Le foyer a été évacué en juillet. Sur sa masse imposante, marquée de larges plaies mettant à nu la carcasse rouillée, l’injure et l’incurie des ans s’accusent d’autant plus que le rez-de-chaussée et les deux premiers étages (sur cinq) paraissent récemment murés.

Quelqu’un apporte une petite torche, Ducouré s’en saisit, il la tiendra braquée sur le clavier de l’ordinateur tant que je tapote dessus.

Le Guinéen : «C’était un grand foyer, énorme, un millier de personnes. Surtout des Maliens et des Sénégalais, des gens très accueillants par leur culture. Beaucoup de sans-papiers. Dans les chambres (à un, deux, ou trois lits) il y avait plusieurs personnes ; plusieurs couchaient par terre ; dans les couloirs aussi. Une centaine. Les conditions de vie étaient trop dures. On dormait sur des cartons, dans les couloirs. Il y avait plein de rats, gros rats, qui nous marchaient dessus pendant la nuit. Les rats c’était notre couple.»

Elie : «Des rats gros comme des lapins.» Diallo : «A six heures du matin, il fallait partir, ne revenir que le soir. Le soir, plus de cartons. Jetés par l’AFTAM dans les camions « ville de Paris ». La nuit, souvent, à 1 heure, 2 heures, les maîtres-chiens passaient, torches à la main. Des fois, aussi des policiers… Une quarantaine de Tunisiens sont arrivés, révoltés. Ils étaient souvent ivres, cela a créé des problèmes, il y a eu des bagarres. Alors l’AFTAM nous a dit de partir.»

Ducouré : «Ceux en règle ont été relogés à différents endroits. Un foyer à la Villette, un autre à la Porte Dorée, un vieil hôtel de la rue Bichat.»

Diallo, et d’autres : «Les gens de l’Aftam nous ont traités avec trop de mépris. Quand ils ont voulu fermer, ils nous ont donné un délai d’une semaine. Mais on était toujours là. Ils nous ont donné encore une semaine. Quand ils nous ont fait partir, il pleuvait très fort, et ils ont muré les étages.
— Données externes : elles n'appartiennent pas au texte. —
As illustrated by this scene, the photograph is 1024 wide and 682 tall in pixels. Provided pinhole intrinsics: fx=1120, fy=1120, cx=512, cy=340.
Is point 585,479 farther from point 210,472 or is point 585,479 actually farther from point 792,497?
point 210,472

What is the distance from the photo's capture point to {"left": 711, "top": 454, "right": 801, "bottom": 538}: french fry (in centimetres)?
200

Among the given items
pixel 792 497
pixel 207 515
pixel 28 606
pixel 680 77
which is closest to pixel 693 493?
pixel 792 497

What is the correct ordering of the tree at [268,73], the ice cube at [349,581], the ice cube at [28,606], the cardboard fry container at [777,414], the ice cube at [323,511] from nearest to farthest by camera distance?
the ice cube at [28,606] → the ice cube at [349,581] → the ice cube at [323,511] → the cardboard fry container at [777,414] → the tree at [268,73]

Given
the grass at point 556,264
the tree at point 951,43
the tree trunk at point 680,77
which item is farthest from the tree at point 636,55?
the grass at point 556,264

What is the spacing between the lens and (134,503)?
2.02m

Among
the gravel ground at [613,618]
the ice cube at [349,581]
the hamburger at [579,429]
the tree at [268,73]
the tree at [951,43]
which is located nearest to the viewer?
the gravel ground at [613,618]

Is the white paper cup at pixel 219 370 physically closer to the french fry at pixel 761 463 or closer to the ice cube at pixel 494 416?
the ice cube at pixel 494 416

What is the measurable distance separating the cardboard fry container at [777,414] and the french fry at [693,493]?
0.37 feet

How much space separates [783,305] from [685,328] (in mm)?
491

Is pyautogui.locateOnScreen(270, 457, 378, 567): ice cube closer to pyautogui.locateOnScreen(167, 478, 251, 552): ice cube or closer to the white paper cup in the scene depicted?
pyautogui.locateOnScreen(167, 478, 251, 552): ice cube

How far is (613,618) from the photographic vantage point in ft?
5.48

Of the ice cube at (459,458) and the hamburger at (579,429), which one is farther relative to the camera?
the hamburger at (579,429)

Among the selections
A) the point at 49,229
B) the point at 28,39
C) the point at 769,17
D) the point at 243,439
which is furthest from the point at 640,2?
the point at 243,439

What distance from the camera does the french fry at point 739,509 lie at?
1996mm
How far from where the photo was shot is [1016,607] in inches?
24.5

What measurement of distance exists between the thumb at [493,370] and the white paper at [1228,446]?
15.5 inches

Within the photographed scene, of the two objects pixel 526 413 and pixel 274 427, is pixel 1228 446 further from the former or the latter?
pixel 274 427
Maintenant notre problème c’est l’hébergement, où dormir. Sans solution, car nous n’avons pas de papiers. On souffre à la belle étoile. Avec l’hiver qui est là.»

Baba : «Le foyer sera réhabilité, on nous a dit, il va rouvrir. Moi je ne crois pas. Dedans, ils vont tout raser, faire des studios. A la Fontaine au Roi le foyer a été fermé. A Couronnes un autre est menacé. Ils veulent nous faire partir en banlieue. C’est pas possible en banlieue, puis venir chaque jour à Paris pour travailler.»

(Le permis de construire porte : «résidence sociale réhabilitation avec surélévation d’un étage». À la Fontaine au Roi : permis de construire «un bâtiment à usage de résidence sociale avec création de 15 logements en surélévation» ; permis de démolir «un bâtiment à usage de foyer d’hébergement social». Manifestement, foyer et résidence sociale ça fait deux. Mais une la volonté d’expulser de la ville ses pauvres et autres irréguliers.)